What the exercise asks - Retype the part of the article about Davidson's movie, starting with "Universal Pictures will" and going on through "firefighter (Bill Burr).".

Text segment -
□ □ □ □ □ □ □
And yet Davidson feels widely misunderstood. “The King of Staten Island may change that. The movie, he says, “is 100% me.”
“I personally don’t think people have a good idea of who I am, which is another reason why this movie is so important and dear to me,” says Davidson. “It’s as transparent and honest and open as I could possibly be. I hope that if you do see it, maybe you see what I see in myself.”
Universal Pictures will release “The King of Staten Island,” originally slated to open the SXSW Film Festival, on Friday via on-demand after its theatrical run was cancelled by the pandemic.
The movie is heavily based on Davidson’s own life. His character is struggling with the death of his father, a firefighter who died in the line of duty. When Davidson was 7, his firefighter father, Scott, died on Sept. 11. In the film, Davidson’s feelings of heartache and anger are challenged when his mother (Marisa Tomei) begins dating a firefighter (Bill Burr).
□ □ □ □ □ □ □
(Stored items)

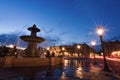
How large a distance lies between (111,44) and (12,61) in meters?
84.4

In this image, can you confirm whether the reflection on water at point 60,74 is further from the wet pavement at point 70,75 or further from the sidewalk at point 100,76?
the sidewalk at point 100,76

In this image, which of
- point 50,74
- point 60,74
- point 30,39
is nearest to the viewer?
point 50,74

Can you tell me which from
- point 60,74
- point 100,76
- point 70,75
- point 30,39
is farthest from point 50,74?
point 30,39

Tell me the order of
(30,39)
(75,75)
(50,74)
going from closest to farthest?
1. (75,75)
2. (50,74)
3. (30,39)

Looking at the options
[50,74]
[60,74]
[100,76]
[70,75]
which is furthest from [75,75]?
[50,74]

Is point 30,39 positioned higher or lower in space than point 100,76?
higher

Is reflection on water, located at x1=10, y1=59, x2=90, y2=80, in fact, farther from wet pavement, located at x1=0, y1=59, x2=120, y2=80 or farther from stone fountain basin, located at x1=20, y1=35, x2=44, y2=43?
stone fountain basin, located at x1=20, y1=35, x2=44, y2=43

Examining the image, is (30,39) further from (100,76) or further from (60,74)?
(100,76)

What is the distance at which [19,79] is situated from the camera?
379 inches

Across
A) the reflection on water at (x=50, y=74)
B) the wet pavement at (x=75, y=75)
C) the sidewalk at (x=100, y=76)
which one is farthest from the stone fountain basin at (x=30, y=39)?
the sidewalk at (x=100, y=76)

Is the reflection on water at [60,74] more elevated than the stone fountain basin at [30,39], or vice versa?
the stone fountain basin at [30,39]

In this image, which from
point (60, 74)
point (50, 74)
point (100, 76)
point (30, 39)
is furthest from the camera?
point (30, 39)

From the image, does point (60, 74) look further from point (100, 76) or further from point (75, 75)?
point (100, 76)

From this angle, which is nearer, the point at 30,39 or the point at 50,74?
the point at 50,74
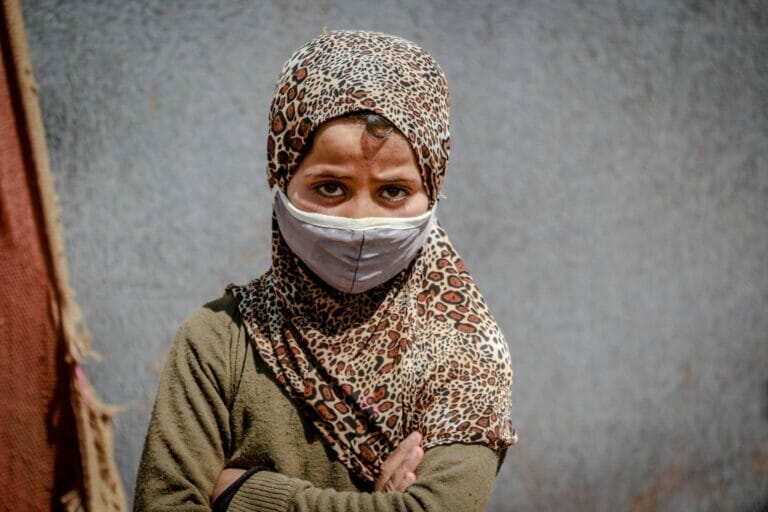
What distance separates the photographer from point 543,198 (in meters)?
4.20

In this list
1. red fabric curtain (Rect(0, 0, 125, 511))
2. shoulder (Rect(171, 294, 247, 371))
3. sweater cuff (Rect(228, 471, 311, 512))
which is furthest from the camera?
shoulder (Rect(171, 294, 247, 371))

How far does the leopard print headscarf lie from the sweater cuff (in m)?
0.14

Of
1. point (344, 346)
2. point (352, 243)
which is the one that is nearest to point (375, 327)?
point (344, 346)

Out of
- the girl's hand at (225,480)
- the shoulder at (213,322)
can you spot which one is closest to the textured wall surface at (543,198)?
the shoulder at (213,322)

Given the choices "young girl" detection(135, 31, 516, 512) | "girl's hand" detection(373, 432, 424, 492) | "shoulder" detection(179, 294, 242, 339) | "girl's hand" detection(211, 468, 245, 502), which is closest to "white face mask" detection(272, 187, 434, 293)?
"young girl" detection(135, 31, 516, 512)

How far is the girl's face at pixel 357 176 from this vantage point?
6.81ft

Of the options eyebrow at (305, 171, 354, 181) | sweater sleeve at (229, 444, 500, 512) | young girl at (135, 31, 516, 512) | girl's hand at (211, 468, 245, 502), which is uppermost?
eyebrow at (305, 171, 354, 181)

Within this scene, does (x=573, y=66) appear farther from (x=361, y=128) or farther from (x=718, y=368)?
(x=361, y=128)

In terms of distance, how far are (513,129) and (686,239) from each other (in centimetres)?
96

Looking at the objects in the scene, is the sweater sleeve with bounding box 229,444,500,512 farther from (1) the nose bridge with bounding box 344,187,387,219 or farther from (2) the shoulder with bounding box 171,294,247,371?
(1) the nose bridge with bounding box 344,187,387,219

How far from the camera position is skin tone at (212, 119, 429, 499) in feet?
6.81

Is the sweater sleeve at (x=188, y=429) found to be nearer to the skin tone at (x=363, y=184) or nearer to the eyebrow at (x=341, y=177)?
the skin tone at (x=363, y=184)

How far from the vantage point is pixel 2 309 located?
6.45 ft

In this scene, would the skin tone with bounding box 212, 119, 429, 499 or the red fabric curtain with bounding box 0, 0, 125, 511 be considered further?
□ □ □ □ □ □ □
Result of the exercise -
Universal Pictures will release “The King of Staten Island,” originally slated to open the SXSW Film Festival, on Friday via on-demand after its theatrical run was cancelled by the pandemic.
The movie is heavily based on Davidson’s own life. His character is struggling with the death of his father, a firefighter who died in the line of duty. When Davidson was 7, his firefighter father, Scott, died on Sept. 11. In the film, Davidson’s feelings of heartache and anger are challenged when his mother (Marisa Tomei) begins dating a firefighter (Bill Burr).